═══ Data records ═══

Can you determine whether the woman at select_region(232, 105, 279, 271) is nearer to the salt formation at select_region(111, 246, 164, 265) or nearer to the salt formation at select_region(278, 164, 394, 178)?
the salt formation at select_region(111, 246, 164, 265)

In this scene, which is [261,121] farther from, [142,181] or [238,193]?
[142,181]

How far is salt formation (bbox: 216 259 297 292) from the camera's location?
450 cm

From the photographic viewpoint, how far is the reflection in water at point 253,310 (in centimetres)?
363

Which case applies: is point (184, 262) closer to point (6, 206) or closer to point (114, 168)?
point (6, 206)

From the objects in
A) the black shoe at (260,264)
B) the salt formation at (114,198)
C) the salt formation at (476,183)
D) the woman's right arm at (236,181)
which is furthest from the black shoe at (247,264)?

═══

The task
Arrange every line of the entries above as a numbered list, omitting the blank lines.

Exercise output
1. Can you determine whether the woman at select_region(232, 105, 279, 271) is nearer to the salt formation at select_region(111, 246, 164, 265) or nearer to the salt formation at select_region(278, 164, 394, 178)?
2. the salt formation at select_region(111, 246, 164, 265)
3. In this scene, which is [261,121] farther from, [142,181] or [238,193]?
4. [142,181]
5. How far is salt formation (bbox: 216 259 297 292) from the camera's location?
6. 450 cm
7. From the photographic viewpoint, how far is the reflection in water at point 253,310 (in centimetres)?
8. 363
9. Which case applies: is point (184, 262) closer to point (6, 206) or closer to point (114, 168)?
10. point (6, 206)
11. From the objects in
12. A) the black shoe at (260,264)
13. B) the salt formation at (114,198)
14. C) the salt formation at (476,183)
15. D) the woman's right arm at (236,181)
16. which is furthest from the black shoe at (247,264)?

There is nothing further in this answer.